L’entrée en matière est des plus classiques : un palais somptueux, des jets d’eau, des étoffes flamboyantes, une armée d’hommes et de femmes au service de la Royauté, le tout porté par une musique un brin démonstrative. Nous sommes dans un film à costumes 100% qualité anglaise, tiré à à quatre épingles, sans faux plis : bienvenue en Inde, sur les terres lointaines de la Reine d’Angleterre (nous sommes en 1947). Mais on se doute très vite que le film ne se résumera pas à cette belle et rutilante vitrine fortement imprégnée d’imagerie coloniale et que Gurindher Chadha, réalisatrice anglo-indienne qui signa il y a quinze ans le pétulant Joue-là comme Beckham, a bien l’intention de nous raconter autre chose qu’une bluette.
Issu de la lignée royale, Louis « Dickie » Mountbatten est nommé Vice-roi des Indes par Georges VI avec un objectif bien particulier : il doit mettre ses talents de fin négociateur, de diplomate averti, de meneur charismatique au service d’une noble et belle cause, l’indépendance de l’Inde. L’ampleur de la tâche est à l’image du pays, colossale et complexe. Outre son immensité, l’Inde est un territoire traversé par des cultures et des religions très contrastées auxquelles viennent s’ajouter des traditions tribales ancestrales.

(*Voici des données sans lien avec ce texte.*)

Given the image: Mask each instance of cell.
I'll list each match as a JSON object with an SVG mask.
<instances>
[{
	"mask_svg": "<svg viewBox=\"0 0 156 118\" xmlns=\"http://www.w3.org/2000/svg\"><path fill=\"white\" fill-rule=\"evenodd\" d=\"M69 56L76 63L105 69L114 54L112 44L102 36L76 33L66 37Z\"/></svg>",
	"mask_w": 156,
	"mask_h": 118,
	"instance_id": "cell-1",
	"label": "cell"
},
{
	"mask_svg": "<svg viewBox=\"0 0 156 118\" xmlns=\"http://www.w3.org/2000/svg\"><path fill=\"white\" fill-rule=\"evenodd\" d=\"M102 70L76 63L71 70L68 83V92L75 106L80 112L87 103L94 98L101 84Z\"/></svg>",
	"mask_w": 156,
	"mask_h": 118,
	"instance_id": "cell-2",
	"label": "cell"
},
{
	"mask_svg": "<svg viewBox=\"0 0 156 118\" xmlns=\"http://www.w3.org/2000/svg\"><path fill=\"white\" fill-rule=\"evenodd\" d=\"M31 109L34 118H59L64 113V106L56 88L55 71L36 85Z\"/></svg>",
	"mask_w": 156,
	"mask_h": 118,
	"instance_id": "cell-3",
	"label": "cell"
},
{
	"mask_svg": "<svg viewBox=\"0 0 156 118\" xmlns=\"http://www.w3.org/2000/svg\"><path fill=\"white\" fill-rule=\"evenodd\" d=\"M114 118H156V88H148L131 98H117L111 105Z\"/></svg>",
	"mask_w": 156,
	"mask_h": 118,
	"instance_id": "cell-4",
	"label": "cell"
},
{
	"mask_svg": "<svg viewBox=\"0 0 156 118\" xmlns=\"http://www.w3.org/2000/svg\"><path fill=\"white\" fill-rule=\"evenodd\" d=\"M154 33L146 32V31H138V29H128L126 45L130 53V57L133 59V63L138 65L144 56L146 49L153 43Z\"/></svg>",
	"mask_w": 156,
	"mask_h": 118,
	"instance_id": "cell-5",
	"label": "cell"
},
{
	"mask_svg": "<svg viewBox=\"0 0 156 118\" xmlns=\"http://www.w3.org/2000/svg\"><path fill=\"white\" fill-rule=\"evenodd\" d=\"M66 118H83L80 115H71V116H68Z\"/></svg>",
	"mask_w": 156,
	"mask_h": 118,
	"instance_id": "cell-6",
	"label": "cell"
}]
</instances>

Mais rien de tout cela ne semble affaiblir la volonté et l’optimisme de Mountbatten, qui aborde sa mission avec un flegme pragmatique tout britannique. Pour préparer les esprits et en amont des négociations, on commencera donc par changer les habitudes du Palais : recevoir des invités issus de toutes les traditions et faire entrer la cuisine indienne dans les menus officiels. Il pourra dans ces domaines compter sur le talent complice de son épouse Edwina, qui est tout sauf une potiche.

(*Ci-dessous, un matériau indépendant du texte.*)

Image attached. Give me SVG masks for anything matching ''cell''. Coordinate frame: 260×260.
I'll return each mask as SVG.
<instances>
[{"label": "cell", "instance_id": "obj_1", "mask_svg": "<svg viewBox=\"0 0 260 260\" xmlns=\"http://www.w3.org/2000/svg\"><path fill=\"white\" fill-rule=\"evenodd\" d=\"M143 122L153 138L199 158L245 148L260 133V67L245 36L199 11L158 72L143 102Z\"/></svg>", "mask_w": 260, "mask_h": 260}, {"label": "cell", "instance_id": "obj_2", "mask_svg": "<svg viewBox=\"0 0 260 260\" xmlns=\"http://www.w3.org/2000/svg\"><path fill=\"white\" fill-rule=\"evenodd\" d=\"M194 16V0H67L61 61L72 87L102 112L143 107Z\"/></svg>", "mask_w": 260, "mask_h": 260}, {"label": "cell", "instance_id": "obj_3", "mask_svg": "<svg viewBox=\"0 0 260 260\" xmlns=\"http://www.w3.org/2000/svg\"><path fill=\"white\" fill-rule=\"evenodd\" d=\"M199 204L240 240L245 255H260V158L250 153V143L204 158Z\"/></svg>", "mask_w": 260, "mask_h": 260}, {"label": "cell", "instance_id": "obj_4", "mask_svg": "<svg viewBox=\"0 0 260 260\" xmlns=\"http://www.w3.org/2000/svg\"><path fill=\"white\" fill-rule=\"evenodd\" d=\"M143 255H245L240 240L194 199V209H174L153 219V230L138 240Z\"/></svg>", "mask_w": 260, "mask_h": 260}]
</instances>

Mais l’indépendance n’est pas seulement un mot puissant inscrit sur un bout de papier, il faut sur le terrain faire accepter le fait de rendre à un peuple sa liberté souveraine. La tâche s’avère alors bien plus ardue que prévu car chacun veut son territoire : les Hindous et les Musulmans, sans oublier les Sikhs, autant de communautés qui vivaient ensemble sous la domination anglaise mais que l’indépendance va violemment déchirer.
L’épreuve de la réalité commence, et elle sera douloureuse. Pour Lord Mountbatten d’abord qui, après d’âpres négociations avec Nehru et Jinnah et sous le regard perplexe de Ghandi, définira les frontières des deux états : l’Union indienne, à majorité hindoue, et le Pakistan, à majorité musulmane. Mais surtout pour le pays tout entier, qui va connaître un vaste mouvement de population puisque près de 14 millions de personnes devront être déplacées !

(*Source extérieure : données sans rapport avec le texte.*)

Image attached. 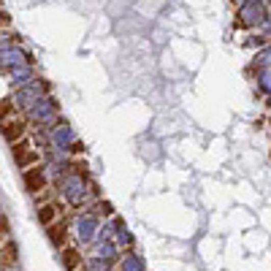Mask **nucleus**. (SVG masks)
Listing matches in <instances>:
<instances>
[{
  "label": "nucleus",
  "mask_w": 271,
  "mask_h": 271,
  "mask_svg": "<svg viewBox=\"0 0 271 271\" xmlns=\"http://www.w3.org/2000/svg\"><path fill=\"white\" fill-rule=\"evenodd\" d=\"M28 130H30V122L24 117H16V114L0 122V133H3V138L8 144H16L22 138H28Z\"/></svg>",
  "instance_id": "6"
},
{
  "label": "nucleus",
  "mask_w": 271,
  "mask_h": 271,
  "mask_svg": "<svg viewBox=\"0 0 271 271\" xmlns=\"http://www.w3.org/2000/svg\"><path fill=\"white\" fill-rule=\"evenodd\" d=\"M268 106H271V98H268Z\"/></svg>",
  "instance_id": "25"
},
{
  "label": "nucleus",
  "mask_w": 271,
  "mask_h": 271,
  "mask_svg": "<svg viewBox=\"0 0 271 271\" xmlns=\"http://www.w3.org/2000/svg\"><path fill=\"white\" fill-rule=\"evenodd\" d=\"M16 43H22V36L19 33H14L11 28H0V52L8 49V46H16Z\"/></svg>",
  "instance_id": "14"
},
{
  "label": "nucleus",
  "mask_w": 271,
  "mask_h": 271,
  "mask_svg": "<svg viewBox=\"0 0 271 271\" xmlns=\"http://www.w3.org/2000/svg\"><path fill=\"white\" fill-rule=\"evenodd\" d=\"M36 217L43 228H49L52 223H57L60 217H65V204L63 201H52V204H43V206H36Z\"/></svg>",
  "instance_id": "9"
},
{
  "label": "nucleus",
  "mask_w": 271,
  "mask_h": 271,
  "mask_svg": "<svg viewBox=\"0 0 271 271\" xmlns=\"http://www.w3.org/2000/svg\"><path fill=\"white\" fill-rule=\"evenodd\" d=\"M233 3H236V6H239V3H244V0H233Z\"/></svg>",
  "instance_id": "24"
},
{
  "label": "nucleus",
  "mask_w": 271,
  "mask_h": 271,
  "mask_svg": "<svg viewBox=\"0 0 271 271\" xmlns=\"http://www.w3.org/2000/svg\"><path fill=\"white\" fill-rule=\"evenodd\" d=\"M6 239H11V228H8V220L0 214V241H6Z\"/></svg>",
  "instance_id": "20"
},
{
  "label": "nucleus",
  "mask_w": 271,
  "mask_h": 271,
  "mask_svg": "<svg viewBox=\"0 0 271 271\" xmlns=\"http://www.w3.org/2000/svg\"><path fill=\"white\" fill-rule=\"evenodd\" d=\"M46 236H49L52 247H57V250L68 247V239H71V223H68V217H60L57 223H52L46 228Z\"/></svg>",
  "instance_id": "8"
},
{
  "label": "nucleus",
  "mask_w": 271,
  "mask_h": 271,
  "mask_svg": "<svg viewBox=\"0 0 271 271\" xmlns=\"http://www.w3.org/2000/svg\"><path fill=\"white\" fill-rule=\"evenodd\" d=\"M266 14H268L266 0H244V3H239V8H236V28L258 30Z\"/></svg>",
  "instance_id": "2"
},
{
  "label": "nucleus",
  "mask_w": 271,
  "mask_h": 271,
  "mask_svg": "<svg viewBox=\"0 0 271 271\" xmlns=\"http://www.w3.org/2000/svg\"><path fill=\"white\" fill-rule=\"evenodd\" d=\"M22 182H24V190L30 195L41 193V190L49 187V174H46V165H33V168H24L22 171Z\"/></svg>",
  "instance_id": "7"
},
{
  "label": "nucleus",
  "mask_w": 271,
  "mask_h": 271,
  "mask_svg": "<svg viewBox=\"0 0 271 271\" xmlns=\"http://www.w3.org/2000/svg\"><path fill=\"white\" fill-rule=\"evenodd\" d=\"M11 155H14V160H16V165L24 171V168H33V165H41L43 163V157H41V152L33 146V141L30 138H22V141H16V144H11Z\"/></svg>",
  "instance_id": "5"
},
{
  "label": "nucleus",
  "mask_w": 271,
  "mask_h": 271,
  "mask_svg": "<svg viewBox=\"0 0 271 271\" xmlns=\"http://www.w3.org/2000/svg\"><path fill=\"white\" fill-rule=\"evenodd\" d=\"M0 266H6V268L16 266V244L11 239L0 241Z\"/></svg>",
  "instance_id": "12"
},
{
  "label": "nucleus",
  "mask_w": 271,
  "mask_h": 271,
  "mask_svg": "<svg viewBox=\"0 0 271 271\" xmlns=\"http://www.w3.org/2000/svg\"><path fill=\"white\" fill-rule=\"evenodd\" d=\"M128 266V271H141V263H138V258H133V252H128V263H122V268Z\"/></svg>",
  "instance_id": "21"
},
{
  "label": "nucleus",
  "mask_w": 271,
  "mask_h": 271,
  "mask_svg": "<svg viewBox=\"0 0 271 271\" xmlns=\"http://www.w3.org/2000/svg\"><path fill=\"white\" fill-rule=\"evenodd\" d=\"M255 82H258V90L266 92L271 98V68H263V71H255Z\"/></svg>",
  "instance_id": "15"
},
{
  "label": "nucleus",
  "mask_w": 271,
  "mask_h": 271,
  "mask_svg": "<svg viewBox=\"0 0 271 271\" xmlns=\"http://www.w3.org/2000/svg\"><path fill=\"white\" fill-rule=\"evenodd\" d=\"M36 60H33V52H28L22 46V43H16V46H8L0 52V73H14L16 68L22 65H33Z\"/></svg>",
  "instance_id": "4"
},
{
  "label": "nucleus",
  "mask_w": 271,
  "mask_h": 271,
  "mask_svg": "<svg viewBox=\"0 0 271 271\" xmlns=\"http://www.w3.org/2000/svg\"><path fill=\"white\" fill-rule=\"evenodd\" d=\"M266 43H268V38L266 36H260V33H252V36H247V38H244V46H250V49H263L266 46Z\"/></svg>",
  "instance_id": "16"
},
{
  "label": "nucleus",
  "mask_w": 271,
  "mask_h": 271,
  "mask_svg": "<svg viewBox=\"0 0 271 271\" xmlns=\"http://www.w3.org/2000/svg\"><path fill=\"white\" fill-rule=\"evenodd\" d=\"M33 201H36V206L52 204V193H49V187H46V190H41V193H36V195H33Z\"/></svg>",
  "instance_id": "18"
},
{
  "label": "nucleus",
  "mask_w": 271,
  "mask_h": 271,
  "mask_svg": "<svg viewBox=\"0 0 271 271\" xmlns=\"http://www.w3.org/2000/svg\"><path fill=\"white\" fill-rule=\"evenodd\" d=\"M252 68H255V71L271 68V41L266 43L263 49H258V52H255V57H252Z\"/></svg>",
  "instance_id": "13"
},
{
  "label": "nucleus",
  "mask_w": 271,
  "mask_h": 271,
  "mask_svg": "<svg viewBox=\"0 0 271 271\" xmlns=\"http://www.w3.org/2000/svg\"><path fill=\"white\" fill-rule=\"evenodd\" d=\"M36 76H38V73H36V68H33V65H22V68H16L14 73H8V79H11V87H14V90H19V87L30 84Z\"/></svg>",
  "instance_id": "11"
},
{
  "label": "nucleus",
  "mask_w": 271,
  "mask_h": 271,
  "mask_svg": "<svg viewBox=\"0 0 271 271\" xmlns=\"http://www.w3.org/2000/svg\"><path fill=\"white\" fill-rule=\"evenodd\" d=\"M14 114H16V109H14L11 98H3V101H0V122L8 119V117H14Z\"/></svg>",
  "instance_id": "17"
},
{
  "label": "nucleus",
  "mask_w": 271,
  "mask_h": 271,
  "mask_svg": "<svg viewBox=\"0 0 271 271\" xmlns=\"http://www.w3.org/2000/svg\"><path fill=\"white\" fill-rule=\"evenodd\" d=\"M60 258H63V266H65L68 271H79V268L84 266L82 250H79V247H71V244H68V247H63V250H60Z\"/></svg>",
  "instance_id": "10"
},
{
  "label": "nucleus",
  "mask_w": 271,
  "mask_h": 271,
  "mask_svg": "<svg viewBox=\"0 0 271 271\" xmlns=\"http://www.w3.org/2000/svg\"><path fill=\"white\" fill-rule=\"evenodd\" d=\"M43 95H52V84L46 82V79L36 76L30 84H24V87H19V90H14L11 103H14L16 111H28L38 98H43Z\"/></svg>",
  "instance_id": "1"
},
{
  "label": "nucleus",
  "mask_w": 271,
  "mask_h": 271,
  "mask_svg": "<svg viewBox=\"0 0 271 271\" xmlns=\"http://www.w3.org/2000/svg\"><path fill=\"white\" fill-rule=\"evenodd\" d=\"M258 30H260V36H266V38L271 41V11L263 16V22H260V28H258Z\"/></svg>",
  "instance_id": "19"
},
{
  "label": "nucleus",
  "mask_w": 271,
  "mask_h": 271,
  "mask_svg": "<svg viewBox=\"0 0 271 271\" xmlns=\"http://www.w3.org/2000/svg\"><path fill=\"white\" fill-rule=\"evenodd\" d=\"M98 209H101V214H103V217H111V214H114V206H111L109 201H101Z\"/></svg>",
  "instance_id": "22"
},
{
  "label": "nucleus",
  "mask_w": 271,
  "mask_h": 271,
  "mask_svg": "<svg viewBox=\"0 0 271 271\" xmlns=\"http://www.w3.org/2000/svg\"><path fill=\"white\" fill-rule=\"evenodd\" d=\"M57 111H60V103L55 95H43V98H38L33 106L24 111V119L30 122V125H41V128H46V122H55L57 119Z\"/></svg>",
  "instance_id": "3"
},
{
  "label": "nucleus",
  "mask_w": 271,
  "mask_h": 271,
  "mask_svg": "<svg viewBox=\"0 0 271 271\" xmlns=\"http://www.w3.org/2000/svg\"><path fill=\"white\" fill-rule=\"evenodd\" d=\"M0 28H11V16H8V11H3V8H0Z\"/></svg>",
  "instance_id": "23"
}]
</instances>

C’est cette histoire-là, assez méconnue par nous autres Français, que Gurinder Chadha nous raconte, cette histoire qui est aussi celle de ses aïeux. A travers le portrait de ce couple qui a su saisir le sens de l’histoire et en accepter ses bouleversements, elle évoque aussi la position ambivalente du Royaume Uni puisque le tracé de la carte en favorisait les intérêts géopolitique et économiques.
Alors bien sûr, c’est du cinéma, et l’histoire n’a sans doute pas l’indulgence de la fiction vis-à-vis des époux Mountbatten, qui quittèrent fissa le pays, le laissant à feu et à sang, et la violence des massacres qui suivirent nous sera épargnée (1 million de morts en 3 mois)… On pardonnera aussi à la réalisatrice quelques écarts romanesques un peu fleur bleue… On dira qu’ils donnent au film une petit touche bollywood qu’on aime bien retrouver dans ce genre de production.
PS : à ceux que cela intéresse, on conseille la lecture d’un excellent article paru dans Le Monde du 4/08/2007, « La monstrueuse vivisection de l’Inde », par Henri Tincq.